RICS and the lenders propose that there should be no EWS1 for:
Building over six storeys
There is no cladding or curtain wall glazing on the building and:
If there are balconies where the balustrades and decking are constructed of combustible materials (e.g. timber), they are not stacked vertically above each other.
Buildings of five or six storeys
There is not a significant amount of cladding on the building (for the purpose of this guidance, approximately one quarter of the surface façade is a significant amount) and:
There are no ACM or MCM panels on the building* and
if there are balconies where the balustrades and decking are constructed with combustible materials (e.g. timber), they are not stacked vertically above each other.

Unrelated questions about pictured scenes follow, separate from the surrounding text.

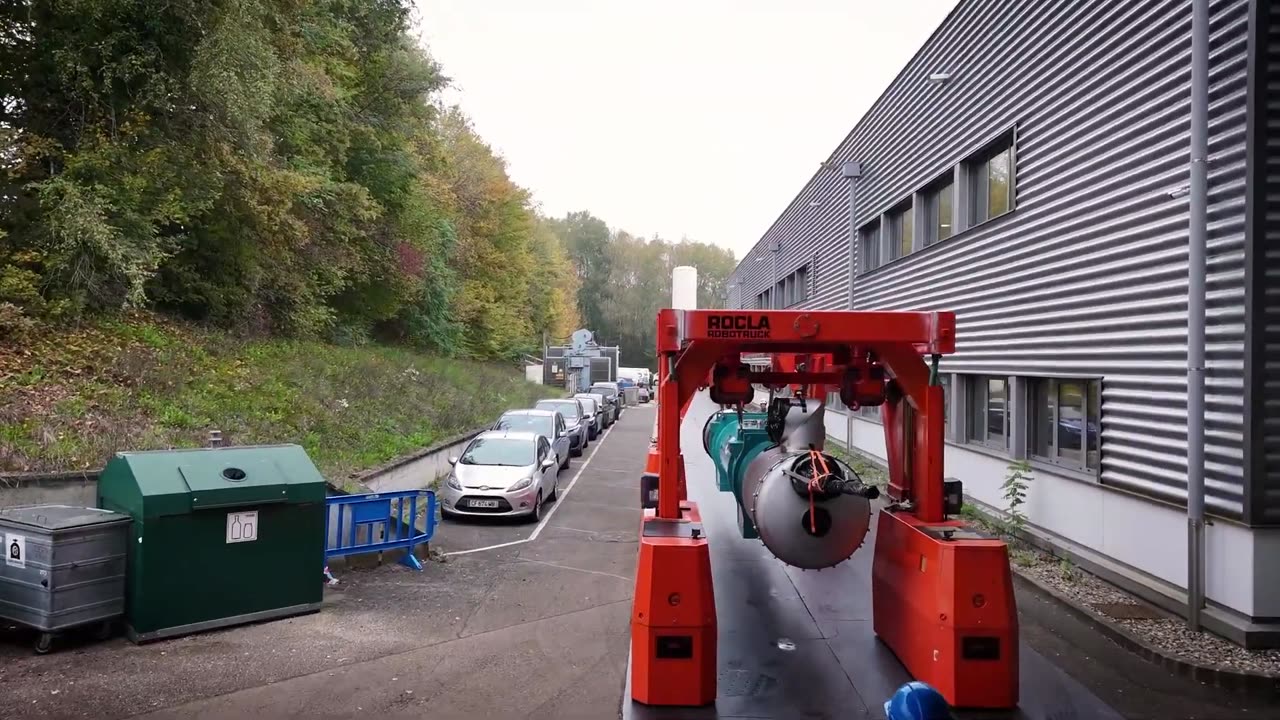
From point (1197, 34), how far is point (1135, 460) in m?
4.23

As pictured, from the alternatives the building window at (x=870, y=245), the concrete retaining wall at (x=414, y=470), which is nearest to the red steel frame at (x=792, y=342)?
the concrete retaining wall at (x=414, y=470)

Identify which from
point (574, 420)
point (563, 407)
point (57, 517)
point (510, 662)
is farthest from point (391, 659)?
point (563, 407)

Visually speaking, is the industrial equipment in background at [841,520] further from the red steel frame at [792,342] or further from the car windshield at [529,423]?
the car windshield at [529,423]

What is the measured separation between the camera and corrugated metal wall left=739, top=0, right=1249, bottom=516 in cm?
741

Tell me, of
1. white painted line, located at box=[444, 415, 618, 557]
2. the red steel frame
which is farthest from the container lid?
the red steel frame

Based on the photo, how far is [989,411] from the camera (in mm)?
13297

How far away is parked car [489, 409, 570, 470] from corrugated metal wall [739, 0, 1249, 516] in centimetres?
894

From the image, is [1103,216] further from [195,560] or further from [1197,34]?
[195,560]

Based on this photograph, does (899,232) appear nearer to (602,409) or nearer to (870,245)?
(870,245)

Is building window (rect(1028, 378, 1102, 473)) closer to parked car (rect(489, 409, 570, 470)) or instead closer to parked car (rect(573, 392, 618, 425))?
parked car (rect(489, 409, 570, 470))

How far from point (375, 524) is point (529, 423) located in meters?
9.36

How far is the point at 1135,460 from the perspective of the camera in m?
8.66

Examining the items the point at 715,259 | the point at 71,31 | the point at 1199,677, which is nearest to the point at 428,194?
the point at 71,31

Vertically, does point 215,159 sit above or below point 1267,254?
above
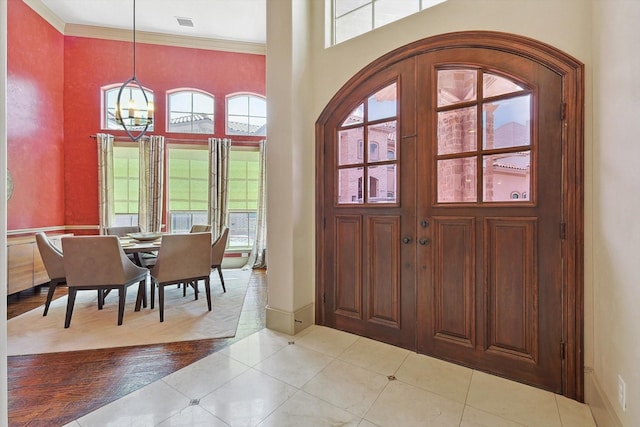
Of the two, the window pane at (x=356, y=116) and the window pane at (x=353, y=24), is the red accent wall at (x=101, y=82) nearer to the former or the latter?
the window pane at (x=353, y=24)

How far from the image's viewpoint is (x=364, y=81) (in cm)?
256

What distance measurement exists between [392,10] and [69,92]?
569cm

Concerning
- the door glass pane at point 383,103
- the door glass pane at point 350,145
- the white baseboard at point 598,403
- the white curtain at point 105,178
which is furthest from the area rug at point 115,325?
the white baseboard at point 598,403

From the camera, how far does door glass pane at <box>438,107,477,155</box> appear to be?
2.09 metres

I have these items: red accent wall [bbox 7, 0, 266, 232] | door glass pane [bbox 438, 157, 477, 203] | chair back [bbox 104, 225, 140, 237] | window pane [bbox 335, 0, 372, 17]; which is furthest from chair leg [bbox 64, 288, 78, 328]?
window pane [bbox 335, 0, 372, 17]

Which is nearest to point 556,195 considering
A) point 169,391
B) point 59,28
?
point 169,391

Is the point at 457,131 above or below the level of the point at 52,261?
above

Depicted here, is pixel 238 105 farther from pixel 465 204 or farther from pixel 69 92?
pixel 465 204

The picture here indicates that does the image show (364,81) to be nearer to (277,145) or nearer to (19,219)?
(277,145)

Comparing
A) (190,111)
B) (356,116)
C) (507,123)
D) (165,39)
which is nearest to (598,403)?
(507,123)

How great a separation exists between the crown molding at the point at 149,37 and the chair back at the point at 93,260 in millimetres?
4302

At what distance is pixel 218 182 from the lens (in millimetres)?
5457

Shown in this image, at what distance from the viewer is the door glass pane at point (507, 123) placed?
6.26 ft

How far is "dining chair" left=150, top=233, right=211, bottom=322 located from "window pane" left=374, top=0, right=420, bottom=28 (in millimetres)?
2833
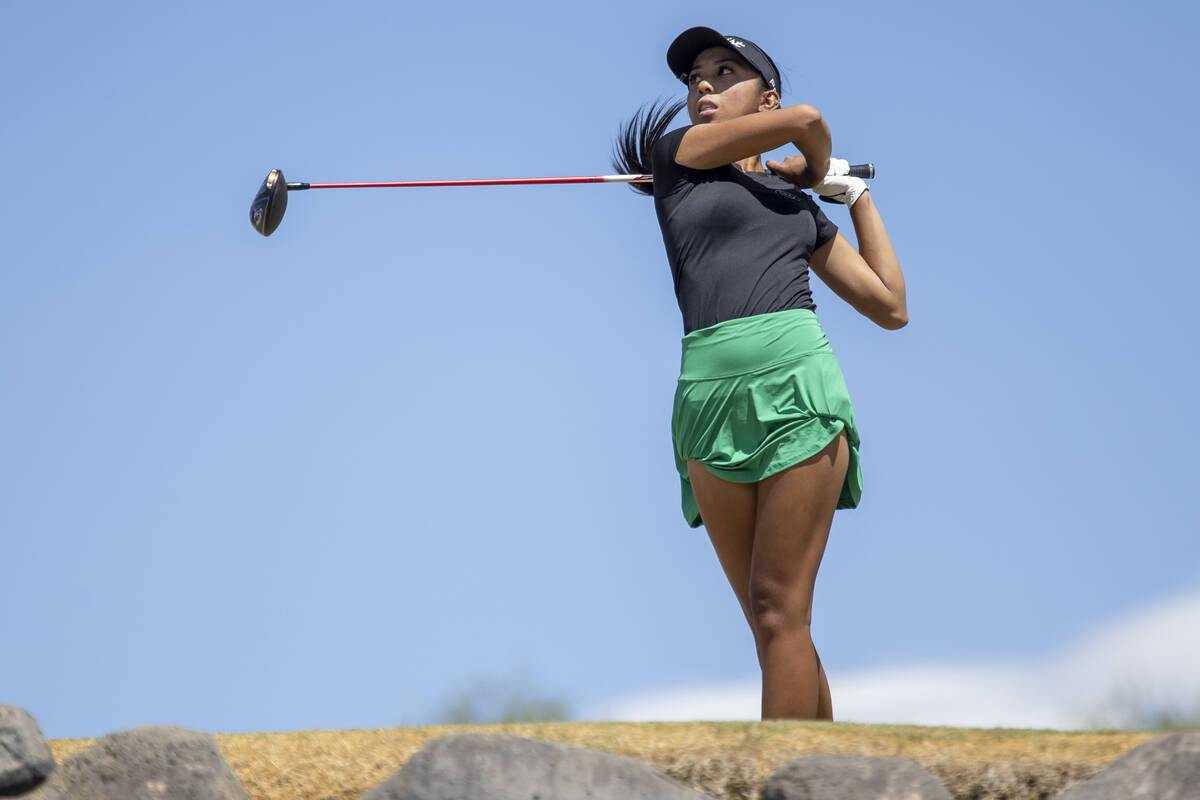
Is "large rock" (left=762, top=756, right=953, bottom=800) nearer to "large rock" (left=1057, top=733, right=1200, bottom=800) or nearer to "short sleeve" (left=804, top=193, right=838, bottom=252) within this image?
"large rock" (left=1057, top=733, right=1200, bottom=800)

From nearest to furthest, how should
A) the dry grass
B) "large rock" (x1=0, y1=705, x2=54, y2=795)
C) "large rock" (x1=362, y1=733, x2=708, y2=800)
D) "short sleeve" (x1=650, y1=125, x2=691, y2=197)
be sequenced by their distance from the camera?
"large rock" (x1=362, y1=733, x2=708, y2=800) → the dry grass → "large rock" (x1=0, y1=705, x2=54, y2=795) → "short sleeve" (x1=650, y1=125, x2=691, y2=197)

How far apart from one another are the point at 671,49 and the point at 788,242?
0.74 metres

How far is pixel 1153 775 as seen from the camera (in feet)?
9.64

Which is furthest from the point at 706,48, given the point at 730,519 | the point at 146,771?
the point at 146,771

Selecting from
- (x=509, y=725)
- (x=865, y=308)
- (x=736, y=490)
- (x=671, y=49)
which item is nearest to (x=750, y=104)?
(x=671, y=49)

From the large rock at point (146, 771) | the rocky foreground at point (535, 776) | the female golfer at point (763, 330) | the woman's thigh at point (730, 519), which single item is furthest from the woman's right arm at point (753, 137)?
the large rock at point (146, 771)

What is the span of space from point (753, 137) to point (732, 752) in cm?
167

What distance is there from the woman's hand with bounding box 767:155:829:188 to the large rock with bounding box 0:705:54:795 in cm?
Answer: 250

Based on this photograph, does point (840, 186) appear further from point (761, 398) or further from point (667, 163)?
point (761, 398)

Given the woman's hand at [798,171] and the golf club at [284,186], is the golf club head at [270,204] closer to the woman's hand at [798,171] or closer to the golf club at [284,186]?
the golf club at [284,186]

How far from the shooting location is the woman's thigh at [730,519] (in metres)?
3.86

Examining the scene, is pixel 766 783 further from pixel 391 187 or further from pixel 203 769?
pixel 391 187

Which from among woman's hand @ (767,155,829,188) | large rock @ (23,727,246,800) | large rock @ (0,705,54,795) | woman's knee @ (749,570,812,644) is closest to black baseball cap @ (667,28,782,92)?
woman's hand @ (767,155,829,188)

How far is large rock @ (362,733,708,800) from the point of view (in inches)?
119
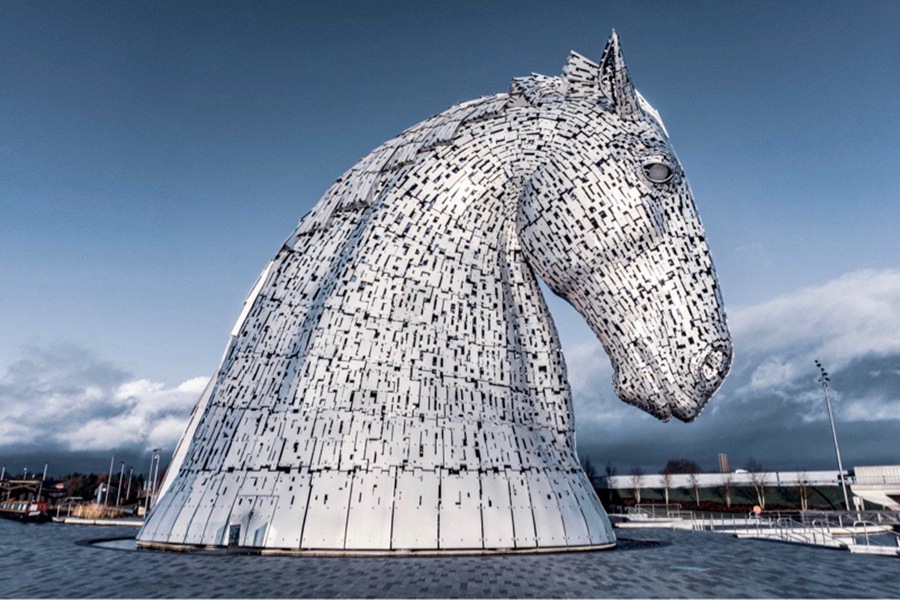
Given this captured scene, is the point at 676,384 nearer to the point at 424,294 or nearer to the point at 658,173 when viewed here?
the point at 658,173

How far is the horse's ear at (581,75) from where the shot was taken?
23.7 feet

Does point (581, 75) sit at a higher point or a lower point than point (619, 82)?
higher

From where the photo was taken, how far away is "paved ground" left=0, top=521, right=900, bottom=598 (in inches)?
163

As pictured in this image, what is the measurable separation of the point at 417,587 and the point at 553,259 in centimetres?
425

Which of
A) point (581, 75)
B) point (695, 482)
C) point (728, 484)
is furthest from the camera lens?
point (695, 482)

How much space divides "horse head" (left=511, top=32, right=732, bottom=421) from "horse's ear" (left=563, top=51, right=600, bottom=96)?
0.02m

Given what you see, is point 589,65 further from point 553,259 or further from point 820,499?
point 820,499

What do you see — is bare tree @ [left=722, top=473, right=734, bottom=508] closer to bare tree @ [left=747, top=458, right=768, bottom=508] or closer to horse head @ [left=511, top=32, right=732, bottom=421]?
bare tree @ [left=747, top=458, right=768, bottom=508]

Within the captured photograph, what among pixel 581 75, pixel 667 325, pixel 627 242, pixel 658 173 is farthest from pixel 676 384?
pixel 581 75

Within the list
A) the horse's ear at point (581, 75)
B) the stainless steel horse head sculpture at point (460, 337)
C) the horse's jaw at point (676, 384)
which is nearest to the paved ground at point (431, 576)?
the stainless steel horse head sculpture at point (460, 337)

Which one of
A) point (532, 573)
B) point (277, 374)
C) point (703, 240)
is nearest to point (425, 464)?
point (532, 573)

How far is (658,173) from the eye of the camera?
6.64 metres

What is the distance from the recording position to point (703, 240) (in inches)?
260

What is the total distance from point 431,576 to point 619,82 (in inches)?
239
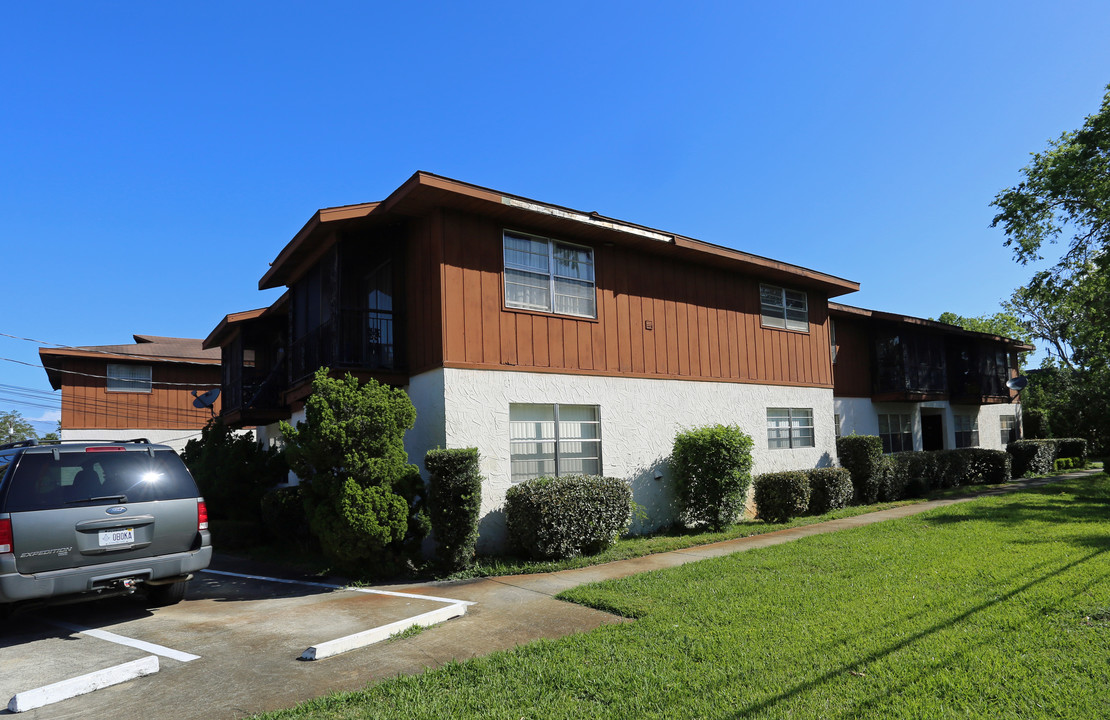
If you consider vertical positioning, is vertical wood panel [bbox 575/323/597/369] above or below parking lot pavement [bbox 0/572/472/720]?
above

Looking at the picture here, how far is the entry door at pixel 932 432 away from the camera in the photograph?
2579 cm

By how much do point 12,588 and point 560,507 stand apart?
6.12m

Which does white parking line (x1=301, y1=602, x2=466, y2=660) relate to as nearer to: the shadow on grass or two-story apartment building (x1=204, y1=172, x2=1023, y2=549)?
the shadow on grass

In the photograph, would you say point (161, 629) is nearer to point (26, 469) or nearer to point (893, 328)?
point (26, 469)

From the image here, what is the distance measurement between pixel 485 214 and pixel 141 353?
65.1 ft

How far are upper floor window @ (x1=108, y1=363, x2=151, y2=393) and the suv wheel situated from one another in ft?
64.8

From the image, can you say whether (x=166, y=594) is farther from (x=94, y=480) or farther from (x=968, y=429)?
(x=968, y=429)

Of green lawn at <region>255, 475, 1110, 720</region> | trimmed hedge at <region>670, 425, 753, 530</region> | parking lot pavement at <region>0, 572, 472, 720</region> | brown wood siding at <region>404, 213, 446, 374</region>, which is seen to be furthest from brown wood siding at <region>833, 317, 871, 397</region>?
parking lot pavement at <region>0, 572, 472, 720</region>

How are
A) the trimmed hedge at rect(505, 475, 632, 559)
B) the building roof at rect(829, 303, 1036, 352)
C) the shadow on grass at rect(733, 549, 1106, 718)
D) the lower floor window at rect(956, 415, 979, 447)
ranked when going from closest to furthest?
the shadow on grass at rect(733, 549, 1106, 718)
the trimmed hedge at rect(505, 475, 632, 559)
the building roof at rect(829, 303, 1036, 352)
the lower floor window at rect(956, 415, 979, 447)

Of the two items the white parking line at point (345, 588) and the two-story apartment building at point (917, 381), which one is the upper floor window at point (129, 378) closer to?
the white parking line at point (345, 588)

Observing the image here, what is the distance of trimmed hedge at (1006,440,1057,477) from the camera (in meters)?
23.8

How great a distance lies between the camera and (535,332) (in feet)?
37.4

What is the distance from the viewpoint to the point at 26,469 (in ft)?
20.7

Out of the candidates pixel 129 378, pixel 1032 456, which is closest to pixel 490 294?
pixel 129 378
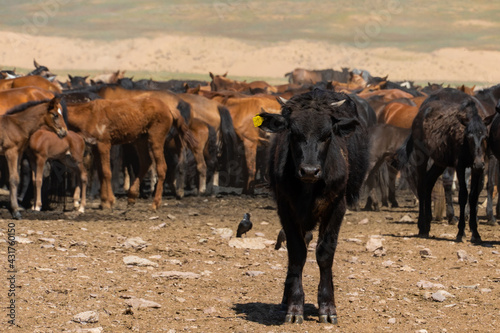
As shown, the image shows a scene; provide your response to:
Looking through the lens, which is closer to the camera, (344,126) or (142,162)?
(344,126)

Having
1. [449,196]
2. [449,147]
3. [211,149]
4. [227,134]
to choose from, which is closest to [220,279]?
[449,147]

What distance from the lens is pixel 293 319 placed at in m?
6.36

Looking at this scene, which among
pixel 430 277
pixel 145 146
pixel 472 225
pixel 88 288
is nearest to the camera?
pixel 88 288

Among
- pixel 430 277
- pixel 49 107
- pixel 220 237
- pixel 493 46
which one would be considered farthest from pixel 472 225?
pixel 493 46

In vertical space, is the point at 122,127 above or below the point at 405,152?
below

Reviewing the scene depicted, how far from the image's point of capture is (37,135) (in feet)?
45.9

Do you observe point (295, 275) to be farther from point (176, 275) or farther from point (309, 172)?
point (176, 275)

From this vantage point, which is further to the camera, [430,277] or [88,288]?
[430,277]

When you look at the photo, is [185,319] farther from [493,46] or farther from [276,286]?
[493,46]

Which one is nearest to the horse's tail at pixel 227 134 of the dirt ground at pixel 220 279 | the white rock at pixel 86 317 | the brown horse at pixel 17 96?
the brown horse at pixel 17 96

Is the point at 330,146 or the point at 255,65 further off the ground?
the point at 330,146

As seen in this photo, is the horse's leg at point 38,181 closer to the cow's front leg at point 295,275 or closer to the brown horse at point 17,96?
the brown horse at point 17,96

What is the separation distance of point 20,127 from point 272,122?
23.7ft

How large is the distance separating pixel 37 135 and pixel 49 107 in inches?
53.0
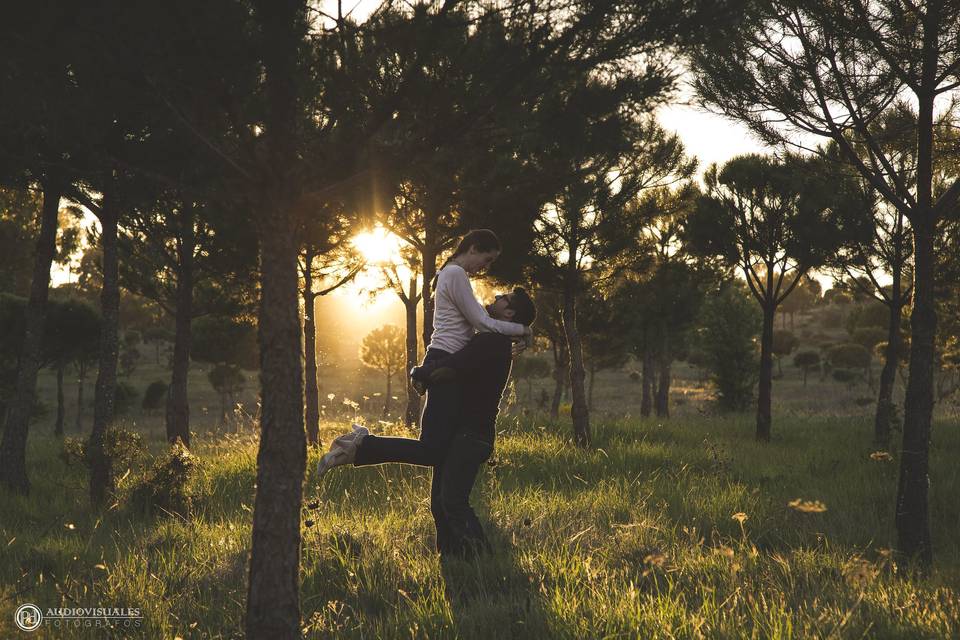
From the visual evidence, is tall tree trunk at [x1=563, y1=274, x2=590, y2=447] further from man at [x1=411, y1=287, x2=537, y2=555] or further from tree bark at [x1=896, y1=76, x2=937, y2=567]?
man at [x1=411, y1=287, x2=537, y2=555]

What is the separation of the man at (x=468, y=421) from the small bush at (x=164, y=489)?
11.8 feet

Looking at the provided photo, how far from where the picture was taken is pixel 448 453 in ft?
14.1

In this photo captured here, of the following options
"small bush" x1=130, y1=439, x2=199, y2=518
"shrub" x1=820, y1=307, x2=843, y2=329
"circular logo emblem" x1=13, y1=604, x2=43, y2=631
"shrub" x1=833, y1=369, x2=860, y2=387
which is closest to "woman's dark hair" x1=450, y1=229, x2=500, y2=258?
"circular logo emblem" x1=13, y1=604, x2=43, y2=631

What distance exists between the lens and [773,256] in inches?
559

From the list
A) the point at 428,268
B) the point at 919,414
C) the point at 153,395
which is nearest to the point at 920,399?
the point at 919,414

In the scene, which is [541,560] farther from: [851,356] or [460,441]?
[851,356]

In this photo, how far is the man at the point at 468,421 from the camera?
4258 mm

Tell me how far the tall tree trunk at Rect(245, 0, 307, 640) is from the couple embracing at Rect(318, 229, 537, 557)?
3.67ft

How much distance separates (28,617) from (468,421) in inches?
106

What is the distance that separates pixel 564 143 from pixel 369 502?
4.64 meters

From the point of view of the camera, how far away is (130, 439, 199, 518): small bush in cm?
659

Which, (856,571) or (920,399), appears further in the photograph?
(920,399)

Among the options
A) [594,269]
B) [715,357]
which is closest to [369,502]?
[594,269]

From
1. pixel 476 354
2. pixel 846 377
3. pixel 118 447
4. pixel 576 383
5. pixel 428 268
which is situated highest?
pixel 428 268
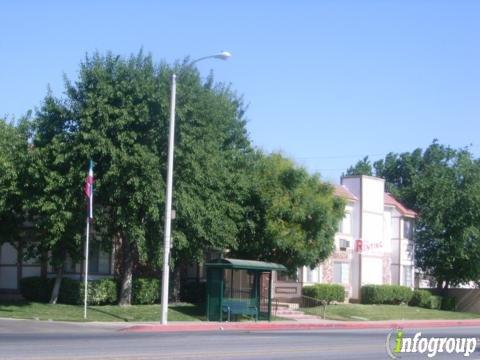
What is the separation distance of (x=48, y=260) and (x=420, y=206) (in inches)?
1325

Buildings of four storeys or fewer
There are no ACM or MCM panels on the building
- Note: metal cladding and ACM/MCM are visually very similar, so if metal cladding is present, the valuer should either confirm with the building owner or managing agent in writing that they are not ACM/MCM, or an EWS1 inspection should be requested.
Ben Elder, RICS Head of Valuation Standards commented:
“EWS1 was never intended to hold up the market, indeed without it, no one would be moving. However, this proposed guidance intends to help by providing valuers with clear criteria to help them decide on whether an EWS1 form may be required or not.
“There will clearly still be many cases where an EWS1 form is necessary, but the guidance and insight resulting from this consultation will enable us to continue to work with stakeholders, including Government, to find solutions to help speed up the process for remediating these buildings.”
There will be a public consultation on this, and leaseholders affected should certainly share their views, along with professionals.
he consultation will be open from 8 January 2021 and will close on 25 January 2021 with the proposed guidance note due in Spring 2021.